The /proc/sys/dev/raid/speed_limit_max is config file that reflects the current “goal” rebuild speed for times when no non-rebuild activity is current on an array. The default is 100,000.
To see current limits, enter:
sysctl dev.raid.speed_limit_min
sysctl dev.raid.speed_limit_max
Sample outputs:
dev.raid.speed_limit_min = 10000
dev.raid.speed_limit_max = 20000
NOTE: The following hacks are used for recovering Linux software raid, and to increase the speed of RAID rebuilds. Options are good for tweaking rebuilt process and may increase overall system load, high cpu and memory usage.
To increase speed, enter:
echo value > /proc/sys/dev/raid/speed_limit_min
OR
sysctl -w dev.raid.speed_limit_min=value
In this example, set it to 50000 K/Sec, enter:
echo 50000 > /proc/sys/dev/raid/speed_limit_min
OR
sysctl -w dev.raid.speed_limit_min=50000
If you want to override the defaults you could add these two lines to /etc/sysctl.conf:
#################NOTE ################
## You are limited by CPU and memory too #
###########################################
dev.raid.speed_limit_min = 50000
## good for 4-5 disks based array ##
dev.raid.speed_limit_max = 2000000
## good for large 6-12 disks based array ###
dev.raid.speed_limit_max = 5000000
Tip #2: Set read-ahead option
Set readahead (in 512-byte sectors) per raid device.

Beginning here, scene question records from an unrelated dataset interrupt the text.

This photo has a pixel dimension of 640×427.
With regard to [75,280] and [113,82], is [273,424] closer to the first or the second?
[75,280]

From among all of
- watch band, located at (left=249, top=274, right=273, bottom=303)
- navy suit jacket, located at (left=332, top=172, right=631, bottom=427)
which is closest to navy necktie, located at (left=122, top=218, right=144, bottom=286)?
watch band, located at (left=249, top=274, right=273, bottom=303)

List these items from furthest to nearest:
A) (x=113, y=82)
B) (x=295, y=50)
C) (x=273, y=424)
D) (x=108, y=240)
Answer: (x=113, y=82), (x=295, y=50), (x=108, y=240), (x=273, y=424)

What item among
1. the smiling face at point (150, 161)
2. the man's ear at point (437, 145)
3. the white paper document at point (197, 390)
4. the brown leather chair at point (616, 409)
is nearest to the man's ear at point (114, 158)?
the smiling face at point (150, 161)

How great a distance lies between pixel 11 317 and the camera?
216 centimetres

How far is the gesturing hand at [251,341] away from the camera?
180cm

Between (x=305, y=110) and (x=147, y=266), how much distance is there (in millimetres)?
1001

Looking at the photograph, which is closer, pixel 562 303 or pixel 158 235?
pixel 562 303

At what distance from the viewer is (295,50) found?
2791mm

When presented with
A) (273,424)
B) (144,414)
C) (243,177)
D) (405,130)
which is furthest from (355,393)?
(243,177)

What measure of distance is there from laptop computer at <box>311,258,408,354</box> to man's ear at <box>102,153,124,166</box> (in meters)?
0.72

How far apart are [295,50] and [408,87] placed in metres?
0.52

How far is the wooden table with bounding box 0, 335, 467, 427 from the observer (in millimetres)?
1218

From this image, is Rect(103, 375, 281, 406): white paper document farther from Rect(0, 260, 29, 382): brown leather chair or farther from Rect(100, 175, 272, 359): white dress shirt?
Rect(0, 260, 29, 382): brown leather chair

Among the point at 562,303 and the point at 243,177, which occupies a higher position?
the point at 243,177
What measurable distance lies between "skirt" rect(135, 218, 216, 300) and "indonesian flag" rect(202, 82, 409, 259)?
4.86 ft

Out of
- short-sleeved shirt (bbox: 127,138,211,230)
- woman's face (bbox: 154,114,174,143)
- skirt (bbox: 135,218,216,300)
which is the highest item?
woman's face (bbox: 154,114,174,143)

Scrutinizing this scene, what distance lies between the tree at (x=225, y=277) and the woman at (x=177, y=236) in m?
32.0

The syntax is:
blockdev --setra 65536 /dev/mdX
## Set read-ahead to 32 MiB ##
blockdev --setra 65536 /dev/md0
blockdev --setra 65536 /dev/md1
Tip #3: Set stripe-cache_size for RAID5 or RAID 6
This is only available on RAID5 and RAID6 and boost sync performance by 3-6 times. It records the size (in pages per device) of the stripe cache which is used for synchronising all write operations to the array and all read operations if the array is degraded. The default is 256. Valid values are 17 to 32768. Increasing this number can increase performance in some situations, at some cost in system memory. Note, setting this value too high can result in an “out of memory” condition for the system. Use the following formula:
memory_consumed = system_page_size * nr_disks * stripe_cache_size
To set stripe_cache_size to 16 MiB for /dev/md0, type:
echo 16384 > /sys/block/md0/md/stripe_cache_size
To set stripe_cache_size to 32 MiB for /dev/md3, type:
echo 32768 > /sys/block/md3/md/stripe_cache_size
Tip #4: Disable NCQ on all disks
The following will disable NCQ on /dev/sda,/dev/sdb,..,/dev/sde using bash for loop
## sample for loop ##
for i in sd[abcde]
do
echo 1 > /sys/block/$i/device/queue_depth
done
Tip #5: Bitmap Option
Bitmaps optimize rebuild time after a crash, or after removing and re-adding a device. Turn it on by typing the following command:
mdadm --grow --bitmap=internal /dev/md0
Once array rebuild or fully synced, disable bitmaps:
mdadm --grow --bitmap=none /dev/md0
Results
My speed went from 4k to 51k:
cat /proc/mdstat
Sample outputs:
Personalities : [linear] [raid0] [raid1] [raid10] [raid6] [raid5] [raid4] [multipath]
md5 : active raid1 sde2[2](S) sdd2[3](S) sdc2[4](S) sdb2[1] sda2[0]
530048 blocks [2/2] [UU]
md0 : active raid6 sde3[4] sdd3[3] sdc3[2] sdb3[1] sda3[0]
5855836800 blocks level 6, 64k chunk, algorithm 2 [5/5] [UUUUU]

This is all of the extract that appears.